Mas sempre com a perspectiva de atingir o cume, de alcançar o prémio máximo, do qual nunca desiste.
Mesmo tendo em conta o frio que ás vezes se faz sentir ao longo do caminho, que queima e que pode matar, ou a dificuldade em respirar no ar rarefeito das alturas, ou o cansaço provocado pelo esforço constante.
Mesmo sabendo que pode cair e magoar-se.
Como já aconteceu e voltará a acontecer.
Mas é mesmo assim, na montanha.
Fazem parte, o risco e a dor.
São o preço a pagar pela realização.
Um preço pequeno para o alpinista, que vive para a montanha.

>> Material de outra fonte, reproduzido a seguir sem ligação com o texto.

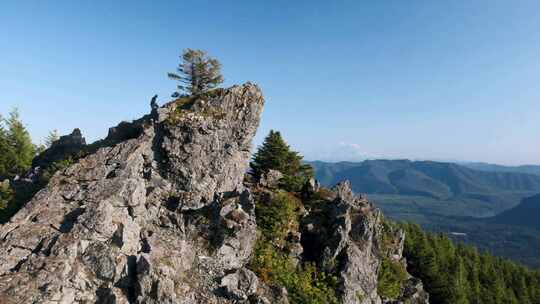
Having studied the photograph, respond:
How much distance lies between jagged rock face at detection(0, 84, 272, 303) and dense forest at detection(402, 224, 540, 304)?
46746mm

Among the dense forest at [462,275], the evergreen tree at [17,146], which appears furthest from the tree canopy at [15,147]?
the dense forest at [462,275]

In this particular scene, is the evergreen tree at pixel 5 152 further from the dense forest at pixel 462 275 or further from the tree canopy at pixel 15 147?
the dense forest at pixel 462 275

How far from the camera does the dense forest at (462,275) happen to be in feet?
221

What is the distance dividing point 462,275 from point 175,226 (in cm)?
7396

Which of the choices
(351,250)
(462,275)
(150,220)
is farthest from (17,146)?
(462,275)

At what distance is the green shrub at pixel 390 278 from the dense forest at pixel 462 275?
54.8ft

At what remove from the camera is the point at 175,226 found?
115 feet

A quem, mais do que a dor de um osso quebrado ou de uma queimadura de frio, custa a ausência, a distância, a que a recuperação ou o retemperar de forças poderão obrigar.
Por esse motivo, por mais tempo que passe afastado da montanha, por mais adormecido que pareça estar o sentimento (que se sustém a si próprio, e que não necessita de ser alimentado), ele acaba sempre por voltar.
Para se sentir vivo.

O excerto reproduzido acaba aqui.